# Exercise prompt:
Return exactly the span of lines in the following data that opens with the line containing "Cotización Seguros Bancomer" and closes with the line containing "2. i. Het domein". Include nothing else.

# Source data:
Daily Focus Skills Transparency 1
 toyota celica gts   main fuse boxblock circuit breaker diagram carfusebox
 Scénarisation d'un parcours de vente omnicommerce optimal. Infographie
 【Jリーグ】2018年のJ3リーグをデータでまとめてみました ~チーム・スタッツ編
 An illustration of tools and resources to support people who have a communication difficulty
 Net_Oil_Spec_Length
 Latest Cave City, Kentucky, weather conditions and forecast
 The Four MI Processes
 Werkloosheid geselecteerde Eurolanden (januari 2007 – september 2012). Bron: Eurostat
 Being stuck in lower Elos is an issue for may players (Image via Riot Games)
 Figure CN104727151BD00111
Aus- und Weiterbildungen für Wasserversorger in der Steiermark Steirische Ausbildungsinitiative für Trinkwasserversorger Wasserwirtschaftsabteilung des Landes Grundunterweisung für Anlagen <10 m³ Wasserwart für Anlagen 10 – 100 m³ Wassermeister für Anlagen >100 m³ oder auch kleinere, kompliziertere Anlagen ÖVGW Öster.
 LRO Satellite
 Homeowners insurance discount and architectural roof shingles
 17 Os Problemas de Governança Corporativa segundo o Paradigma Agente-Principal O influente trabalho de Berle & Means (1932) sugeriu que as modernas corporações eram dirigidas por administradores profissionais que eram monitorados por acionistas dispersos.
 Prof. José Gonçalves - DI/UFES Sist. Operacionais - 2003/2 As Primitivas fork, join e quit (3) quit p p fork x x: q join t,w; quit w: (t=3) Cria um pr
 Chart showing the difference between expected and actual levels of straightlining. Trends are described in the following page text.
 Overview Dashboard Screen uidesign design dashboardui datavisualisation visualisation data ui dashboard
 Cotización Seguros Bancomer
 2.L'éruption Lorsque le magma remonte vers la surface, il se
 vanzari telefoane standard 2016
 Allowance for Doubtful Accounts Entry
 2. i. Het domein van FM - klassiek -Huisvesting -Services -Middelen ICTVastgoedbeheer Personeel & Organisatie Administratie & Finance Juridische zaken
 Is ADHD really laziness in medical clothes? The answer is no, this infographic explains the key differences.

# Solved exercise:
 Cotización Seguros Bancomer
 2.L'éruption Lorsque le magma remonte vers la surface, il se
 vanzari telefoane standard 2016
 Allowance for Doubtful Accounts Entry
 2. i. Het domein van FM - klassiek -Huisvesting -Services -Middelen ICTVastgoedbeheer Personeel & Organisatie Administratie & Finance Juridische zaken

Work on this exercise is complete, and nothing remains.